- Texto citado:
O Materialismo Marxista


Para Karl Marx (1818-1883) e Friedrich Engels (1820-1895) a teoria hegeliana do desenvolvimento geral do espírito humano não conseguia explicar a vida social, que se apresentava, de um lado, como avanço técnico, como aumento do poder do homem sobre  a natureza, como enriquecimento e como progresso; mas, de outro, e contraditoriamente, trazia a escravidão crescente da classe operária, cada vez mais empobrecida.
Karl Marx  e Friedrich Engels 
Dando sequência ás críticas feitas por Feuerbach ao idealismo hegeliano, Marx e Engels realizam a inversão desse mesmo idealismo, assentando as bases do materialismo dialético: “a dialética de Hegel foi colocada com a cabeça para cima ou, dizendo melhor, ela, que se tinha apoiado exclusivamente sobre sua cabeça, foi de novo resposta sobre seus pés”.

- Dados fornecidos:
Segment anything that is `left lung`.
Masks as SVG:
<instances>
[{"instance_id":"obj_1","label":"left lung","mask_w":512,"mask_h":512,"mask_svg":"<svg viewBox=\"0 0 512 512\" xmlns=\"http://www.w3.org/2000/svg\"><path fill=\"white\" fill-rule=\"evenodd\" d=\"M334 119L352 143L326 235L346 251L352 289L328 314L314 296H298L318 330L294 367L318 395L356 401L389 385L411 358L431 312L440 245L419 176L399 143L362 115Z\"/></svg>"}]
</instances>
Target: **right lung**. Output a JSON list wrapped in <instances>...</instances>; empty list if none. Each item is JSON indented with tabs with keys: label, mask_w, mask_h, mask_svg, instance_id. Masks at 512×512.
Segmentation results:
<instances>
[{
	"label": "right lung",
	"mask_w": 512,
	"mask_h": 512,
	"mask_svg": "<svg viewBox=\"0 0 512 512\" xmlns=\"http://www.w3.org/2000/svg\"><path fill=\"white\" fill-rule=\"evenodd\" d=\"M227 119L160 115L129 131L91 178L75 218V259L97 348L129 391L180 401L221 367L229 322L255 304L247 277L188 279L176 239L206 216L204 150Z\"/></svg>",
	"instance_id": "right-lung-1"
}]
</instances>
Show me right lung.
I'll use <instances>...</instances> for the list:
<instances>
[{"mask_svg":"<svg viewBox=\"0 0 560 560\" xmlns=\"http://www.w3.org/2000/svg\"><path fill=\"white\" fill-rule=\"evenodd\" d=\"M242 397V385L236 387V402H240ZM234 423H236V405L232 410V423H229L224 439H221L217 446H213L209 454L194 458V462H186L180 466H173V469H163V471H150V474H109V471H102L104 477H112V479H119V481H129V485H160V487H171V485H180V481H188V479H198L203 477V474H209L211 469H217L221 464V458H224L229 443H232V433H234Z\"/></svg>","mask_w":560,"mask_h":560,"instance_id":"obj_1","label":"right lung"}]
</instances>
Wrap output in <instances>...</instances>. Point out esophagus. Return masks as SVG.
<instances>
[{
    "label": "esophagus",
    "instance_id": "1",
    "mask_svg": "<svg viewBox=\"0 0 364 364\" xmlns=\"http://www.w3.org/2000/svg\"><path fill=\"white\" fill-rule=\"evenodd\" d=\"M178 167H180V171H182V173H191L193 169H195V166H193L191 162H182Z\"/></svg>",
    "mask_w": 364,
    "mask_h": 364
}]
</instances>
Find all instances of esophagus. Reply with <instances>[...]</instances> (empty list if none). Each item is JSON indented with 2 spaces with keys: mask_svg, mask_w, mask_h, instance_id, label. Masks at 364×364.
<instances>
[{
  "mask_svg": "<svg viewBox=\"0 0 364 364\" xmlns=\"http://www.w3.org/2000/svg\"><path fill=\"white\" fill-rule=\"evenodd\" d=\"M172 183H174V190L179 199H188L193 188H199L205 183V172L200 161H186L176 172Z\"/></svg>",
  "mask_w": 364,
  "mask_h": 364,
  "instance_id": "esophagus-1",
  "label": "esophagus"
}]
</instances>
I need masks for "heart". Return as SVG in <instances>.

- Tarefa proposta: Você pode repetir literalmente o trecho do texto sobre o materialismo marxista que começa em "Para Karl Marx" e segue até "vez mais empobrecida."?

- Problema resolvido:
Para Karl Marx (1818-1883) e Friedrich Engels (1820-1895) a teoria hegeliana do desenvolvimento geral do espírito humano não conseguia explicar a vida social, que se apresentava, de um lado, como avanço técnico, como aumento do poder do homem sobre  a natureza, como enriquecimento e como progresso; mas, de outro, e contraditoriamente, trazia a escravidão crescente da classe operária, cada vez mais empobrecida.